Goddard Space Flight Center Conceptual Image LabNASA

Asteroid Bennu is a 1,640-foot-wide (500 meters) space rock that could end up on a collision course with Earth sometime in the next century.

Hurtling through space at incredible speeds, the asteroid is currently at a safe distance from our planet and lies some 54 million miles away. But come 2135, asteroid Bennu has a one in 2,700 chance of becoming a threat and smashing into Earth.

Not to worry though, NASA is on the move and, as previously reported by the Inquisitr, has already planned to nuke the asteroid on that fatidic date.

However, before breaking out the nukes, the space agency wants to study the asteroid first and even snag some rock samples for future analyses.

Enter the OSIRIS-REx spacecraft, short for Origins, Spectral Interpretation, Resource Identification, Security, Regolith Explorer. Launched on September 8, 2016, the space probe was sent out to chase Bennu and is expected to reach the asteroid later this year, on December 3.

The OSIRIS-REx Mission

The spacecraft’s mission is to orbit Bennu and gather as much data as possible from above the space rock, notes Space. Once this part of the job is over, OSIRIS-REx will be swooping in on the asteroid’s surface in July, 2020, to collect physical samples from the 87-million-ton space rock.

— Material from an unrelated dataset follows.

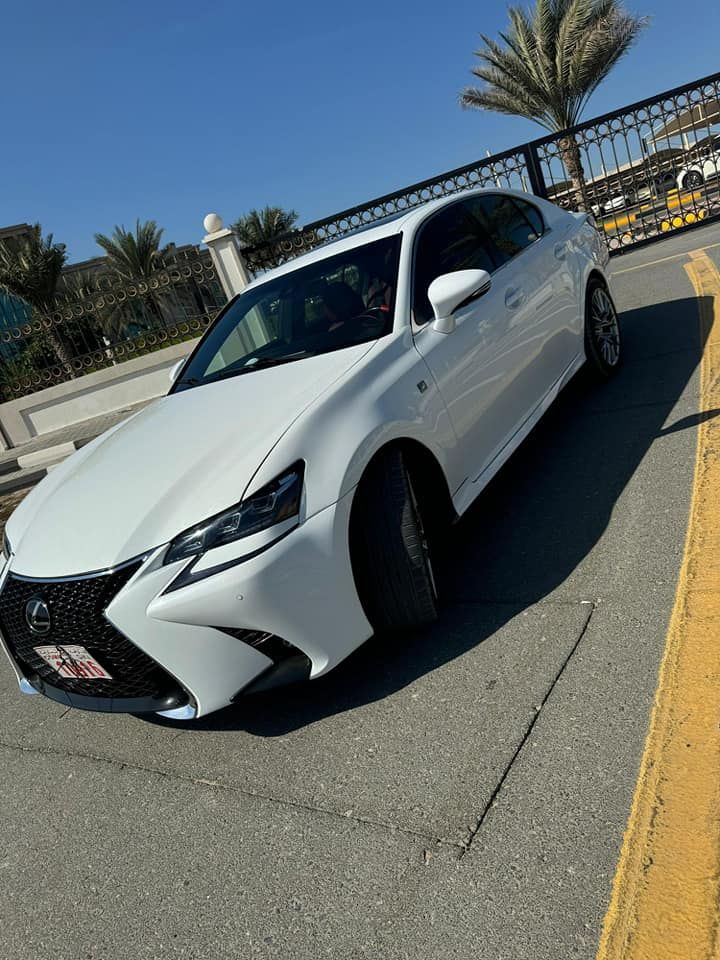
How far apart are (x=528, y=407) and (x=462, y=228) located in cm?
102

The asteroid samples are to be packed in a special capsule and returned to Earth in September, 2023. Once this happens, scientists will be able to learn more about this potentially dangerous asteroid.

But we still have a long ways to go until that time, and the main concern that OSIRIS-REx has right now is first getting to Bennu.

To that effect, the spacecraft has recently performed an engine burn maneuver, firing its main thruster to adjust its speed by 37 mph (60 km/h), NASA announced at the beginning of the week.

Conducted on June 28, the procedure is the second Deep Space Maneuver (DSM-2) successfully pulled off by the OSIRIS-REx since the spacecraft started its journey toward asteroid Bennu, notes the space agency.

Four More To Go

The first big engine burn executed by the OSIRIS-REx came three months after launch, in December, 2016. Between then and now, the spacecraft performed a number of small thruster firings last September, when the OSIRIS-REx did a flyby of Earth in preparation for a gravity assist maneuver.

While the DSM-2 cost the space probe about 28.2 pounds (12.8 kilograms) of fuel, the procedure is a necessary step that sets the stage for another type of maneuver designed to facilitate its approach to Bennu, stated NASA officials.

“The thruster burn put the spacecraft on course for a series of asteroid-approach maneuvers to be executed this fall that will culminate with the spacecraft’s scheduled arrival at asteroid Bennu on December 3.”

There will be four asteroid-approach maneuvers in total, and are scheduled to take place this fall, with the first one slated for early October. Called Asteroid Approach Maneuver 1 (AAM-1), the procedure will help OSIRIS-REx reduce its speed relative to Bennu from 1,130 mph to 320 mph (1,820 to 515 km/h).